**OBJECTIVE**
Copy the lines below verbatim, beginning with the line that includes "From the observer's" and continuing to the end; leave out everything before it.
++++++
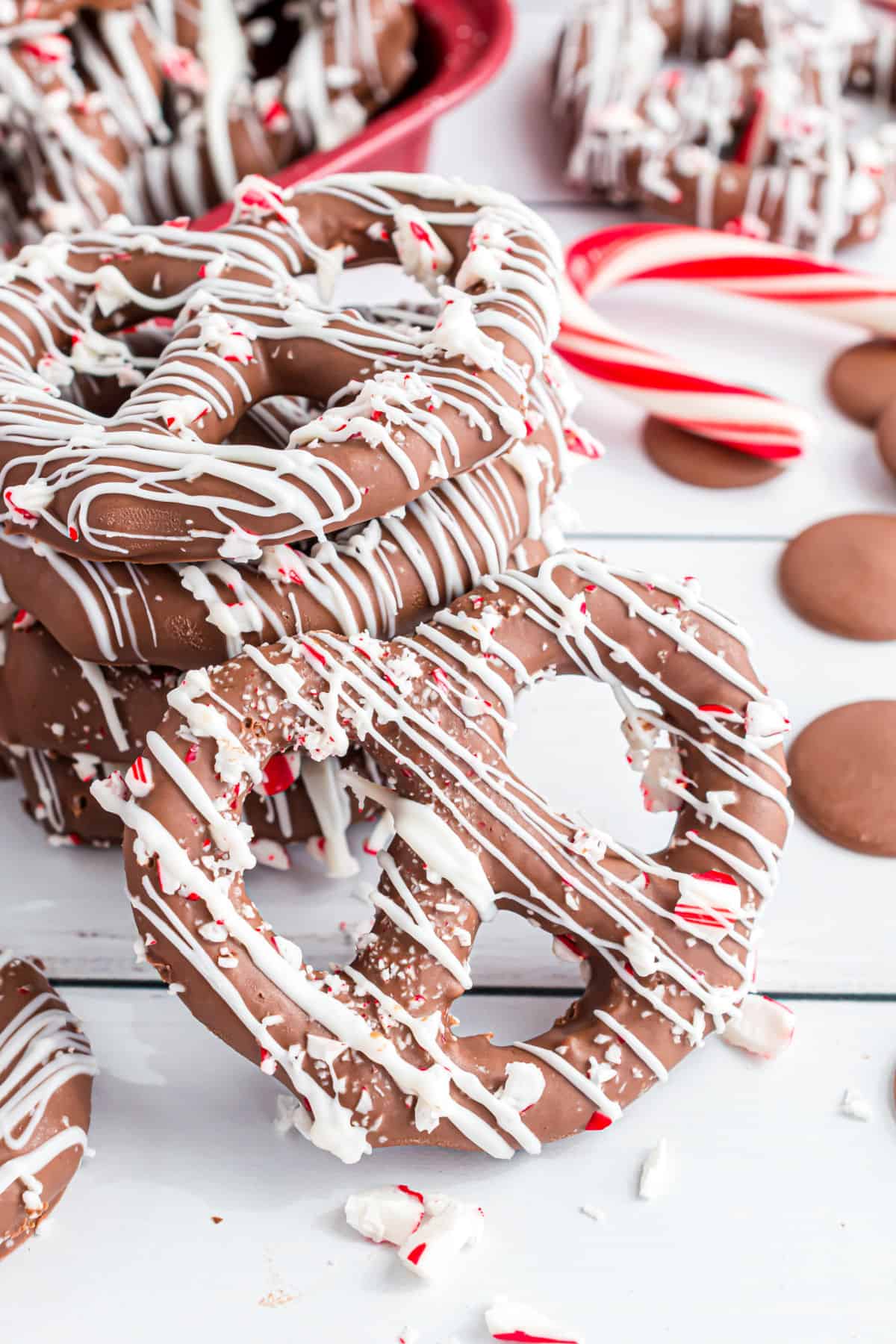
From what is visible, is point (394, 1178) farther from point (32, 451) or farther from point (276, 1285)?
point (32, 451)

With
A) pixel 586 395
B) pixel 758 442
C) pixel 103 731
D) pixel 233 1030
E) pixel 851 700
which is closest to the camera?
pixel 233 1030

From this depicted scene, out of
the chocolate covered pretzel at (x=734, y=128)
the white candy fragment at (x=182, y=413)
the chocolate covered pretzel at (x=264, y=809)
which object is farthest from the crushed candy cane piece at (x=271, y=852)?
the chocolate covered pretzel at (x=734, y=128)

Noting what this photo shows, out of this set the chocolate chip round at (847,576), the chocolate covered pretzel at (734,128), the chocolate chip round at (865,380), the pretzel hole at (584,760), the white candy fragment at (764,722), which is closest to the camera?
the white candy fragment at (764,722)

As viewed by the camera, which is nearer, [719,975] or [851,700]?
[719,975]

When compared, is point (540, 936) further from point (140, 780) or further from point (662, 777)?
point (140, 780)

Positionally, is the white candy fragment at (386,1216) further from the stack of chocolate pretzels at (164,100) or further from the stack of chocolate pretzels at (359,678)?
the stack of chocolate pretzels at (164,100)

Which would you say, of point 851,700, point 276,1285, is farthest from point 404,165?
point 276,1285

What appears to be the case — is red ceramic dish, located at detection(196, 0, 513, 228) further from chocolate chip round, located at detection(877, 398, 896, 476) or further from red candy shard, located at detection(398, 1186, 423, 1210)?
red candy shard, located at detection(398, 1186, 423, 1210)

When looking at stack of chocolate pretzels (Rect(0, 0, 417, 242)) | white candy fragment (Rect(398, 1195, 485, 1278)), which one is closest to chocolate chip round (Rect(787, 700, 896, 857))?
white candy fragment (Rect(398, 1195, 485, 1278))
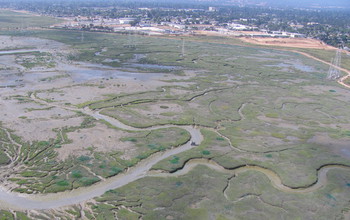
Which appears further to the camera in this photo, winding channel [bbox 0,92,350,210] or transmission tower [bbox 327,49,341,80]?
transmission tower [bbox 327,49,341,80]

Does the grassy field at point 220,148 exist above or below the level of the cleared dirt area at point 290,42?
below

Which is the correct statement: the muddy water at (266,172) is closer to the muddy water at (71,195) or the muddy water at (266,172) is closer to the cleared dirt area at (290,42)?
the muddy water at (71,195)

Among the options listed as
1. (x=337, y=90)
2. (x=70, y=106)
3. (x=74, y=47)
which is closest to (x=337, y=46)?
(x=337, y=90)

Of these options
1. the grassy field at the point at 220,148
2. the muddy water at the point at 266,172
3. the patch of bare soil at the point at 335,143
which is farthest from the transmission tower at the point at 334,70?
the muddy water at the point at 266,172

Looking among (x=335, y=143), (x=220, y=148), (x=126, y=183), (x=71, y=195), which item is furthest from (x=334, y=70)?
(x=71, y=195)

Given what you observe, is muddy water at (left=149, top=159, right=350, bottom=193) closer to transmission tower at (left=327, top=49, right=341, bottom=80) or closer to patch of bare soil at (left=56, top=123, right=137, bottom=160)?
patch of bare soil at (left=56, top=123, right=137, bottom=160)

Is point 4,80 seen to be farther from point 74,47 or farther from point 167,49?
point 167,49

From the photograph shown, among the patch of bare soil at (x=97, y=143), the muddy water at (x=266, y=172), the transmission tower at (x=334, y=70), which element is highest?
the transmission tower at (x=334, y=70)

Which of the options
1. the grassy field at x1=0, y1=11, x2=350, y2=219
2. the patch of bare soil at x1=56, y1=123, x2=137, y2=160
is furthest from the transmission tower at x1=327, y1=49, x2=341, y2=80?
the patch of bare soil at x1=56, y1=123, x2=137, y2=160
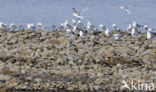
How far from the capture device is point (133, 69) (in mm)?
14375

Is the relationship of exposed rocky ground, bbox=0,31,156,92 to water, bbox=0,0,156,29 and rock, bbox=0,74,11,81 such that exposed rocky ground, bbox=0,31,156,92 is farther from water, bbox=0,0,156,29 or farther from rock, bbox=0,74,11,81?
water, bbox=0,0,156,29

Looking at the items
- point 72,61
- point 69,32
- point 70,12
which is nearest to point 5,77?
point 72,61

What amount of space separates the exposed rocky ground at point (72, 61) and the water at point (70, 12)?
836 cm

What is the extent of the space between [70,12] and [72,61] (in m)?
17.6

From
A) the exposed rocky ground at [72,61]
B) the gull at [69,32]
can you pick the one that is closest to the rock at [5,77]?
the exposed rocky ground at [72,61]

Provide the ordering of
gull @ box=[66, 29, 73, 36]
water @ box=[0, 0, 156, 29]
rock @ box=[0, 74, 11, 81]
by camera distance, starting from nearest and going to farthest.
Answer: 1. rock @ box=[0, 74, 11, 81]
2. gull @ box=[66, 29, 73, 36]
3. water @ box=[0, 0, 156, 29]

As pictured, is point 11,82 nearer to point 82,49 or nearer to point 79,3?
point 82,49

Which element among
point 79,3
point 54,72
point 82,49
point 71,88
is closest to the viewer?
point 71,88

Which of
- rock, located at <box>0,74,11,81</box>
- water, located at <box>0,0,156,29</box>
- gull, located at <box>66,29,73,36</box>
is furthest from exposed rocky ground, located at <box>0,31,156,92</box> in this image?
water, located at <box>0,0,156,29</box>

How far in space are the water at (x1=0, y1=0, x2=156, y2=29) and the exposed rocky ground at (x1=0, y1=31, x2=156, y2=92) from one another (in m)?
8.36

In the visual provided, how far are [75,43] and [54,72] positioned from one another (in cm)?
391

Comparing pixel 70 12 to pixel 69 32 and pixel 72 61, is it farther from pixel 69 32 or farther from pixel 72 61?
pixel 72 61

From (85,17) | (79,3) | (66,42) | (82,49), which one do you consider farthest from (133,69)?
(79,3)

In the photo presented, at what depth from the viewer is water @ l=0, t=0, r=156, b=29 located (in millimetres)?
28612
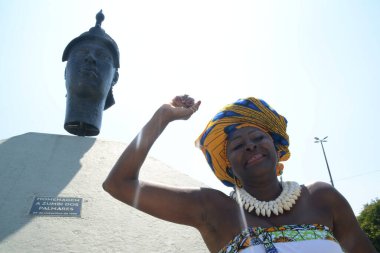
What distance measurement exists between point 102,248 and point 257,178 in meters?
2.04

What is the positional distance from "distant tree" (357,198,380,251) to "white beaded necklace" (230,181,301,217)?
1496 centimetres

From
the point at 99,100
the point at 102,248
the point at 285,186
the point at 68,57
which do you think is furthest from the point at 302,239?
the point at 68,57

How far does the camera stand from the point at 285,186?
1656 mm

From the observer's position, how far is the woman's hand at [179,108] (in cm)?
163

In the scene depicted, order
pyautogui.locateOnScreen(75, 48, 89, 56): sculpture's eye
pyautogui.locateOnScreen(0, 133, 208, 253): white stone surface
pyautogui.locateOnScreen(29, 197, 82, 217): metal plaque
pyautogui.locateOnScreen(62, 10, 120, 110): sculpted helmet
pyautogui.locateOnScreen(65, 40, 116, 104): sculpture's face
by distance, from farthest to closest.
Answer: pyautogui.locateOnScreen(62, 10, 120, 110): sculpted helmet < pyautogui.locateOnScreen(75, 48, 89, 56): sculpture's eye < pyautogui.locateOnScreen(65, 40, 116, 104): sculpture's face < pyautogui.locateOnScreen(29, 197, 82, 217): metal plaque < pyautogui.locateOnScreen(0, 133, 208, 253): white stone surface

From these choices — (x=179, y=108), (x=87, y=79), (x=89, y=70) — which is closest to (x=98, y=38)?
(x=89, y=70)

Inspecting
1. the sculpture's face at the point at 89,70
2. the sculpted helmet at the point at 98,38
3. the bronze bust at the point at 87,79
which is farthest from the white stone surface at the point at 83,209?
the sculpted helmet at the point at 98,38

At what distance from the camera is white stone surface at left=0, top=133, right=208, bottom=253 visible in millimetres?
2955

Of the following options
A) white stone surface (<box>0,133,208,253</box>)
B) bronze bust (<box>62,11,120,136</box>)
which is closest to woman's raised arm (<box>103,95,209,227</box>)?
white stone surface (<box>0,133,208,253</box>)

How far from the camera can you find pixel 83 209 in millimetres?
3436

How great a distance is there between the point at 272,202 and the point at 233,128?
0.45 meters

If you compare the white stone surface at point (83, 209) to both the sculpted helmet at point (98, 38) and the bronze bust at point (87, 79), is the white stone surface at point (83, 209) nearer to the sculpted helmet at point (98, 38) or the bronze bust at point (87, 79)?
the bronze bust at point (87, 79)

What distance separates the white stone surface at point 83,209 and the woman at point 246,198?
71.6 inches

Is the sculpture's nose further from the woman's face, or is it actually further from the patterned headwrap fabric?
++++++
**ANSWER BELOW**
From the observer's position, how far is the woman's hand at [179,108] (in cm)?
163

In the scene depicted, order
pyautogui.locateOnScreen(75, 48, 89, 56): sculpture's eye
pyautogui.locateOnScreen(0, 133, 208, 253): white stone surface
pyautogui.locateOnScreen(29, 197, 82, 217): metal plaque
pyautogui.locateOnScreen(62, 10, 120, 110): sculpted helmet
pyautogui.locateOnScreen(65, 40, 116, 104): sculpture's face
by distance, from farthest to closest.
Answer: pyautogui.locateOnScreen(62, 10, 120, 110): sculpted helmet < pyautogui.locateOnScreen(75, 48, 89, 56): sculpture's eye < pyautogui.locateOnScreen(65, 40, 116, 104): sculpture's face < pyautogui.locateOnScreen(29, 197, 82, 217): metal plaque < pyautogui.locateOnScreen(0, 133, 208, 253): white stone surface

From these choices — (x=179, y=108), (x=87, y=79), (x=89, y=70) — which is closest to (x=98, y=38)?
(x=89, y=70)

Inspecting
1. the sculpture's face at the point at 89,70
2. the sculpted helmet at the point at 98,38
3. the bronze bust at the point at 87,79
which is farthest from the white stone surface at the point at 83,209?
the sculpted helmet at the point at 98,38

At what distance from the camera is white stone surface at left=0, top=133, right=208, bottom=253 visible in millimetres?
2955

Of the following options
A) white stone surface (<box>0,133,208,253</box>)
B) bronze bust (<box>62,11,120,136</box>)
which is closest to woman's raised arm (<box>103,95,209,227</box>)?
white stone surface (<box>0,133,208,253</box>)

How far from the camera can you find pixel 83 209 in millimetres?
3436

How great a distance is there between the point at 272,202 and the point at 233,128?
0.45 meters

If you compare the white stone surface at point (83, 209) to both the sculpted helmet at point (98, 38) and the bronze bust at point (87, 79), is the white stone surface at point (83, 209) nearer to the sculpted helmet at point (98, 38) or the bronze bust at point (87, 79)?
the bronze bust at point (87, 79)

What distance separates the white stone surface at point 83,209 and the woman at point 246,198?
71.6 inches

Is the sculpture's nose further from the woman's face, or is it actually further from the patterned headwrap fabric?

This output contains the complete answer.